What the exercise asks: Below are some records; output exactly the lines from the line with "The configuration with" to the line with "Answer (YES/NO): NO", both ends kept, and nothing more.

Exercise data:
= Beginning of Section =
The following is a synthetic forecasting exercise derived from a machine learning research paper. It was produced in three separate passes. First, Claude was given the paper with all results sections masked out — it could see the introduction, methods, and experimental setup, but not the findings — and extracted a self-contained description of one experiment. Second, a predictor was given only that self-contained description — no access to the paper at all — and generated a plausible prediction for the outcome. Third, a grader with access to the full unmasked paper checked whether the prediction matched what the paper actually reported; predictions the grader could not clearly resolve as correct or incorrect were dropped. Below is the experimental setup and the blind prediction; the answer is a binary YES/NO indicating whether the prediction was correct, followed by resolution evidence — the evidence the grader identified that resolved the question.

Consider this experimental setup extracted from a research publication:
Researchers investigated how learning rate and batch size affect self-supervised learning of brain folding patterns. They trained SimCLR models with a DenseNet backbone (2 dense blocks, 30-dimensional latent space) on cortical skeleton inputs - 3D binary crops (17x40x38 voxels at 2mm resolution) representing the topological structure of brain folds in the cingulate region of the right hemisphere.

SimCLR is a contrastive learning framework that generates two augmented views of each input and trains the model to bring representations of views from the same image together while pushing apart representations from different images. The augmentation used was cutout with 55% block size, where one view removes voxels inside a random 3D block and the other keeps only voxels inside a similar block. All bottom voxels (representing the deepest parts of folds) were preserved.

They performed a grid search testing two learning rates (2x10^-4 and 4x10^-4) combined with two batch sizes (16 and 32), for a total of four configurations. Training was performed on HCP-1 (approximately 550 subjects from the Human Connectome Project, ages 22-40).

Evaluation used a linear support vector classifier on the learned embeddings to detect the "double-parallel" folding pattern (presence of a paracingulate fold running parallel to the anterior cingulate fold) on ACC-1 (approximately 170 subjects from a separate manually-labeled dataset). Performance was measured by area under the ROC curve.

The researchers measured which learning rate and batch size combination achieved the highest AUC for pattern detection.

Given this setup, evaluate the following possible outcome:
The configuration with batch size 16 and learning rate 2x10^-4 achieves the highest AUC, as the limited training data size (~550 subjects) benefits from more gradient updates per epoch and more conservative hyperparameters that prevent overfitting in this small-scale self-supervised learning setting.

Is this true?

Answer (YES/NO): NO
= End of Section =
= Beginning of Section =
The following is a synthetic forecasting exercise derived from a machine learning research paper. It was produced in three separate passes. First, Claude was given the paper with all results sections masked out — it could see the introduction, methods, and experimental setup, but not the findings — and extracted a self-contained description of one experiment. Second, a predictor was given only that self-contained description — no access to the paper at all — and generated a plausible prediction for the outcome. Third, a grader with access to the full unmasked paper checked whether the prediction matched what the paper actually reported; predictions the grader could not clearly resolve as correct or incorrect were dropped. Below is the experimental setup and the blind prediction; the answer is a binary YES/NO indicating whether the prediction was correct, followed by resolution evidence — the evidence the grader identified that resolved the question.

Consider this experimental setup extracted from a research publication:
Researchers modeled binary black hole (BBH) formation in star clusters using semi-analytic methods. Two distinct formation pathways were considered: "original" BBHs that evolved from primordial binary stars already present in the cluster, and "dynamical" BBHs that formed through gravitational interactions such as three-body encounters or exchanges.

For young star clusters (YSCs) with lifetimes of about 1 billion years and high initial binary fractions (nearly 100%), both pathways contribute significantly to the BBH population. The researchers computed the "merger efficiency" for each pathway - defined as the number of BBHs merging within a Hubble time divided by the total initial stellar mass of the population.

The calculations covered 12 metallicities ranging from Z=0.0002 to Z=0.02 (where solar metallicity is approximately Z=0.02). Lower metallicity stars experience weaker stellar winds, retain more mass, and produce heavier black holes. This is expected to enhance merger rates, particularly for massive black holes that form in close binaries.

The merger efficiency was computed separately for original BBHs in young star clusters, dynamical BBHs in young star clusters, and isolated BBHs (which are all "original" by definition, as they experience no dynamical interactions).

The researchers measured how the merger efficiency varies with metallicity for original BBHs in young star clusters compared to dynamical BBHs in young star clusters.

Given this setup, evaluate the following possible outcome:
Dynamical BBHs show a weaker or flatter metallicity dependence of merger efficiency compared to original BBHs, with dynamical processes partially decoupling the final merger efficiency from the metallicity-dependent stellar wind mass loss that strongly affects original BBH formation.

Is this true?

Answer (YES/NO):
= End of Section =
= Beginning of Section =
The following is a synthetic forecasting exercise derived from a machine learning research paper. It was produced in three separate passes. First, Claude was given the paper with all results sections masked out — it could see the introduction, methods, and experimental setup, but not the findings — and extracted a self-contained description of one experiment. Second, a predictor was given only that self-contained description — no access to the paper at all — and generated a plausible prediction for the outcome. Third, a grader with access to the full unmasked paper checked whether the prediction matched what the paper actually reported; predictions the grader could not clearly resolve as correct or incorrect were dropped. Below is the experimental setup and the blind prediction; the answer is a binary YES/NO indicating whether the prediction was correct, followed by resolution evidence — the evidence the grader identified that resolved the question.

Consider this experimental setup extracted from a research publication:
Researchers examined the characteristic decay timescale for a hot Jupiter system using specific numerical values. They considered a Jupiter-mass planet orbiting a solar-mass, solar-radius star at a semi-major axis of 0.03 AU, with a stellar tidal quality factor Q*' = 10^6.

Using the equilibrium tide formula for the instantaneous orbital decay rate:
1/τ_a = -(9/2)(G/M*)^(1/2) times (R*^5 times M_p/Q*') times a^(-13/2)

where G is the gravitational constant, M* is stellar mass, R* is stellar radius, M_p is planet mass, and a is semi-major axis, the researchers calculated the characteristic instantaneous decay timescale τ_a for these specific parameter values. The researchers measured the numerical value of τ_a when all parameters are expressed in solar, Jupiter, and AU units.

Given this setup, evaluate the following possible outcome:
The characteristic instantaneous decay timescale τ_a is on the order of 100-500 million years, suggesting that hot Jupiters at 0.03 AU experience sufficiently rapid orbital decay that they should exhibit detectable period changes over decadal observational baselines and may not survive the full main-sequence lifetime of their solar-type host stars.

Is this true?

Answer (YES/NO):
= End of Section =
Result:
The configuration with batch size 16 and learning rate 2x10^-4 achieves the highest AUC, as the limited training data size (~550 subjects) benefits from more gradient updates per epoch and more conservative hyperparameters that prevent overfitting in this small-scale self-supervised learning setting.

Is this true?

Answer (YES/NO): NO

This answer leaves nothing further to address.